In summary, this study demonstrates that the YBT-LQ has “good” to “excellent” intra-rater and inter-rater reliability as a simple, rapid method of assessing dynamic balance ability in a college student flatfoot population. It can be applied to screen this population in college so that targeted rehabilitation training and education in advance can be provided to avoid sports injuries and improve the physical fitness of college students.
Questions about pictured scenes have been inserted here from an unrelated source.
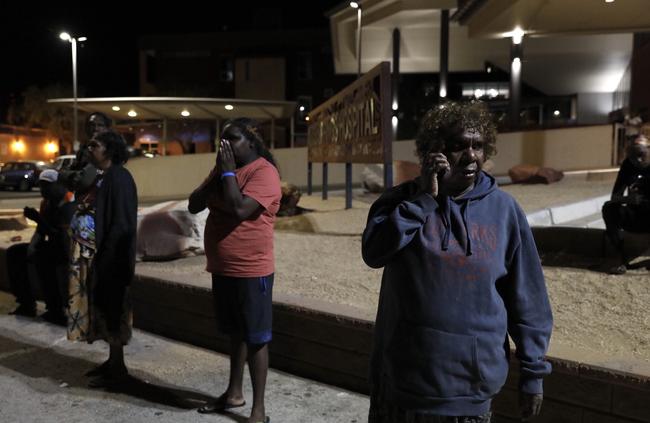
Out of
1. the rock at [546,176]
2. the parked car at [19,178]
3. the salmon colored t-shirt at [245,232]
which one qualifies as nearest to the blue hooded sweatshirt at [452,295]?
the salmon colored t-shirt at [245,232]

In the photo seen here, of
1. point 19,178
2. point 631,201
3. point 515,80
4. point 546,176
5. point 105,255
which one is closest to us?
point 105,255

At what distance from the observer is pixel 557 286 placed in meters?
5.29

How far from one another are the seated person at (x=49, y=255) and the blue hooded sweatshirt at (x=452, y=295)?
177 inches

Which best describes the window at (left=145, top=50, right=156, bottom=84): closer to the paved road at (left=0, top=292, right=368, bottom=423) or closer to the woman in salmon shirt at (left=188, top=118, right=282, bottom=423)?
the paved road at (left=0, top=292, right=368, bottom=423)

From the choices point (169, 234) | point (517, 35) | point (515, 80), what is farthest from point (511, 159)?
point (169, 234)

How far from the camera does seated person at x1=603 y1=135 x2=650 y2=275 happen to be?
568cm

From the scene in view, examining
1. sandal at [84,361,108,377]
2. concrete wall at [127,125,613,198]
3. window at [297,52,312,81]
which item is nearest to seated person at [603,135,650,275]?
sandal at [84,361,108,377]

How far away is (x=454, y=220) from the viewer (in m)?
1.93

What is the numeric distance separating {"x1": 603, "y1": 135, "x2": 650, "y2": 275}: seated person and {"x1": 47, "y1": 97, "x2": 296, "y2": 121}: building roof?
2276 cm

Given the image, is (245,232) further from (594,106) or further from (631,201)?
(594,106)

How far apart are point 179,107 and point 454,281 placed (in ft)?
90.1

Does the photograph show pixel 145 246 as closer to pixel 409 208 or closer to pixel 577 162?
pixel 409 208

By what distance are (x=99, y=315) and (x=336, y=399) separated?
1.67 m

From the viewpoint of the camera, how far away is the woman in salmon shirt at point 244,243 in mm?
3518
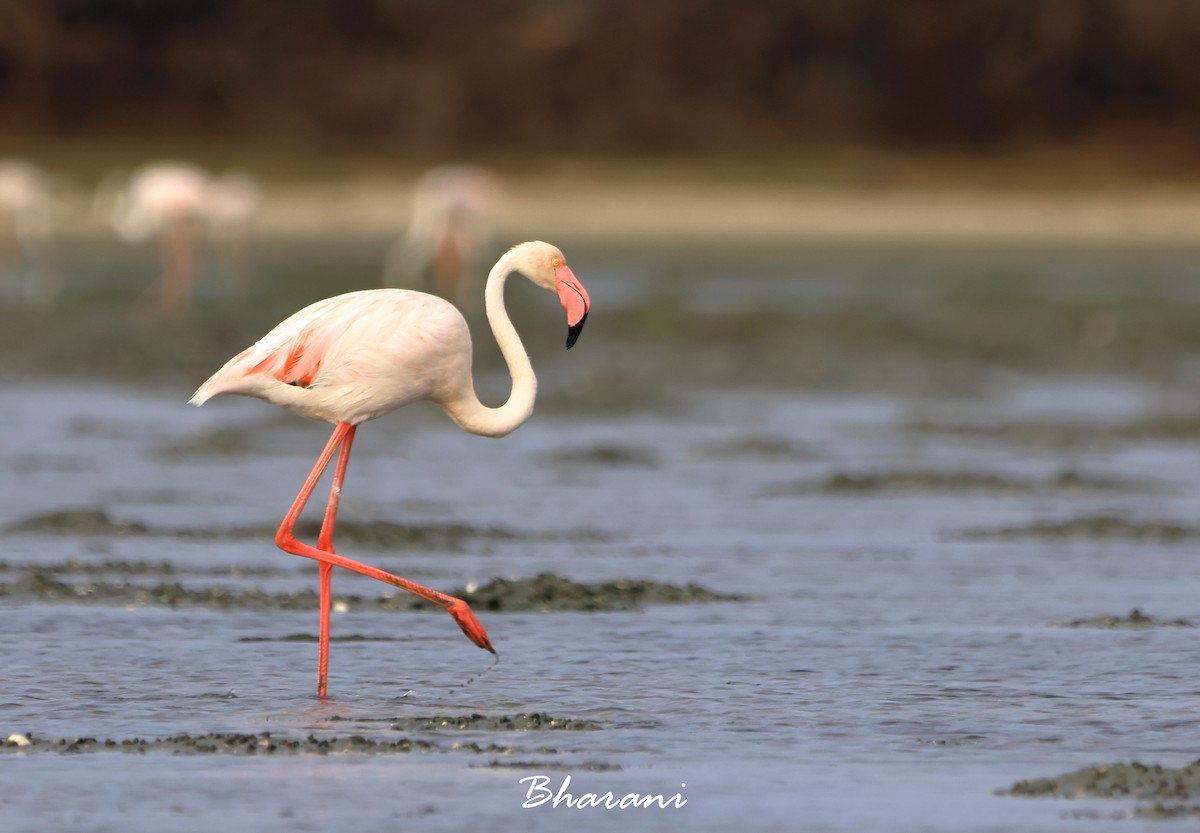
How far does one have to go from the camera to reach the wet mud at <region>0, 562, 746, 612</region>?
883cm

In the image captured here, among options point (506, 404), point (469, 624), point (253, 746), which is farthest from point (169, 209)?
point (253, 746)

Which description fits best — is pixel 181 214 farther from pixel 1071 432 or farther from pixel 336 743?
pixel 336 743

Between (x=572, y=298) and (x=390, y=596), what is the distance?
188 centimetres

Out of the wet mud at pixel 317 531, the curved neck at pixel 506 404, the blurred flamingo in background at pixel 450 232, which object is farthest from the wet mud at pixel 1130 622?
the blurred flamingo in background at pixel 450 232

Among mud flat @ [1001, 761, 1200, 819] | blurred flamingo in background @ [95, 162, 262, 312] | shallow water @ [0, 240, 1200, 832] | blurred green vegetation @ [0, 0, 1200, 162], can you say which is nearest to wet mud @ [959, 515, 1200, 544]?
shallow water @ [0, 240, 1200, 832]

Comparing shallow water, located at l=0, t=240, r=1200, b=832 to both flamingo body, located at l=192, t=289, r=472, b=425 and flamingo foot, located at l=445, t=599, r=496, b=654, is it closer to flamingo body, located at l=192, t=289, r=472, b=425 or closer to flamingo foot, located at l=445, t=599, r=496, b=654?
flamingo foot, located at l=445, t=599, r=496, b=654

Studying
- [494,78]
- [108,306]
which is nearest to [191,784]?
[108,306]

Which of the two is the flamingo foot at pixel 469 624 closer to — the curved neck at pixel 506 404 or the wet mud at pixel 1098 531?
the curved neck at pixel 506 404

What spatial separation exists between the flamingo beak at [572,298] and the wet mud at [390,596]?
131cm

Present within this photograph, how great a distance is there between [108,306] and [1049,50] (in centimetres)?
3520

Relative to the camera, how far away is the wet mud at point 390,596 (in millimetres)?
8828

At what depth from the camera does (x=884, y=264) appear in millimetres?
37094

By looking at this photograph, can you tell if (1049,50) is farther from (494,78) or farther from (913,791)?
(913,791)

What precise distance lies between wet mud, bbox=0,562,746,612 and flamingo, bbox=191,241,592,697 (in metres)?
1.01
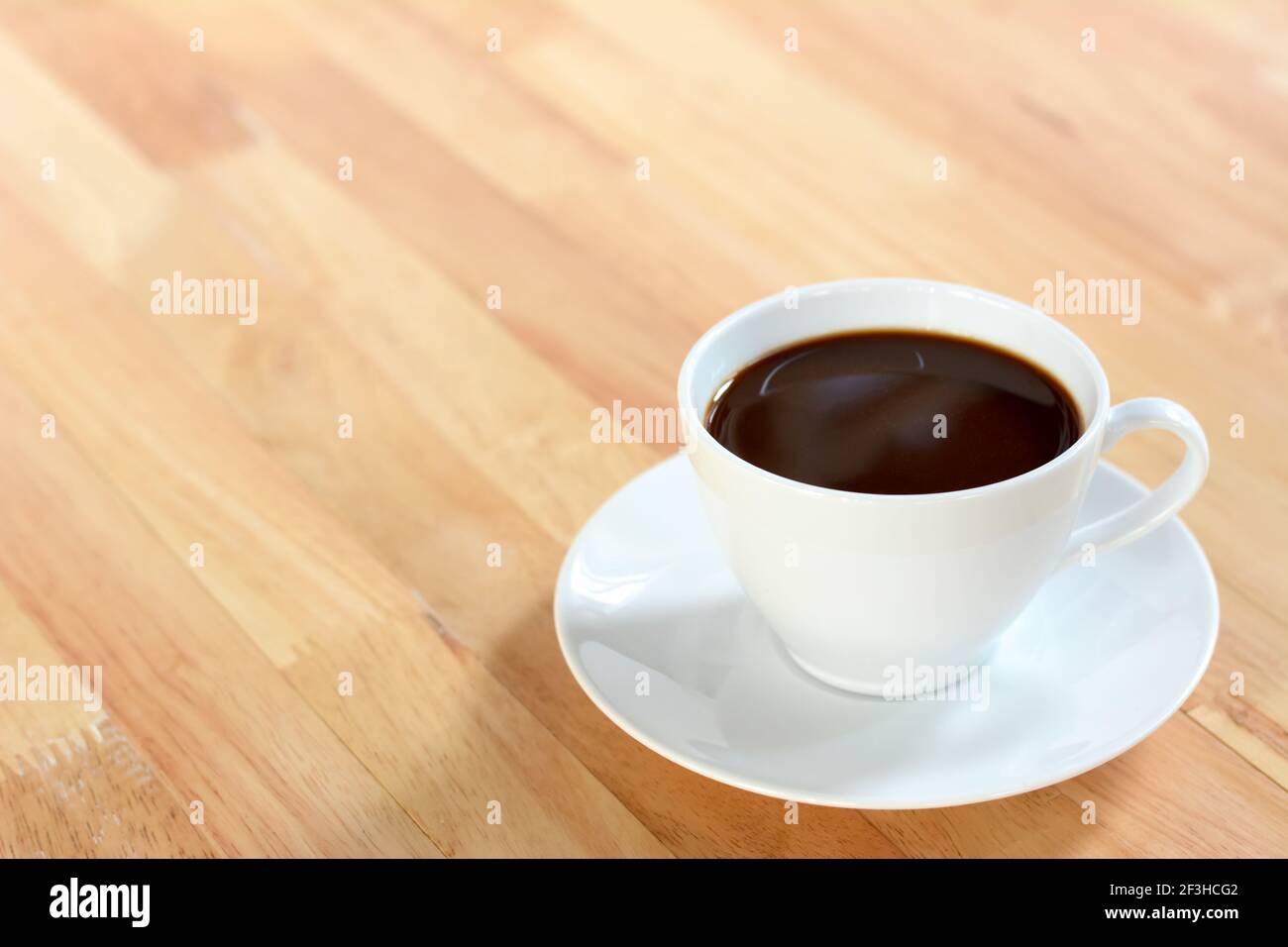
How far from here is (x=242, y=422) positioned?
102cm

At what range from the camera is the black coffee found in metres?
0.71

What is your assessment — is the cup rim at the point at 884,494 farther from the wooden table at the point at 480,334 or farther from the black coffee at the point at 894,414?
the wooden table at the point at 480,334

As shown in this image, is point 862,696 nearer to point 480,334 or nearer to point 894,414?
point 894,414

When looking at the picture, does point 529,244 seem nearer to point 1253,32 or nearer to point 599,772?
point 599,772

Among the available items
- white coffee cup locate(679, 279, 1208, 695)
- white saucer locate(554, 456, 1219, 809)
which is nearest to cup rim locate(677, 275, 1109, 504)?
white coffee cup locate(679, 279, 1208, 695)

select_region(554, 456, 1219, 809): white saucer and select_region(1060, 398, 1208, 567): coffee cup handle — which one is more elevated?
select_region(1060, 398, 1208, 567): coffee cup handle

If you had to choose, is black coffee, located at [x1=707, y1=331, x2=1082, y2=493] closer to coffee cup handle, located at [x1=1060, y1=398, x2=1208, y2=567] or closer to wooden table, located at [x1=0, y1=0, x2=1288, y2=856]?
coffee cup handle, located at [x1=1060, y1=398, x2=1208, y2=567]

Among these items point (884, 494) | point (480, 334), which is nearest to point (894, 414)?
point (884, 494)

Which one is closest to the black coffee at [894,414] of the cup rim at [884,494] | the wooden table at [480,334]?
the cup rim at [884,494]

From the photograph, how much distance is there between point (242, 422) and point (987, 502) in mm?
564

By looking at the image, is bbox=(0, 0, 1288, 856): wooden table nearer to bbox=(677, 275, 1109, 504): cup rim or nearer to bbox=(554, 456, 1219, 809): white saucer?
bbox=(554, 456, 1219, 809): white saucer

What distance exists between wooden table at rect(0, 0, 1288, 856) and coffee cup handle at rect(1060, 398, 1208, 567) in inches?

However, distance-attainment criteria have not yet been developed in various populations. Future research could focus on the reliability of the YBT and the validity of the YBT in predicting sports injuries using standardized test protocols in different clinical settings and populations. In addition, different distance-to-reach standards could be developed for different groups through standardized data collection and prospective studies.

Conclusions

The inter-rater and test-retest reliability of YBT-LQ ranges from “good” to “excellent” as a reliable tool for assessing the dynamic balance ability of college students with flexible flatfoot populations.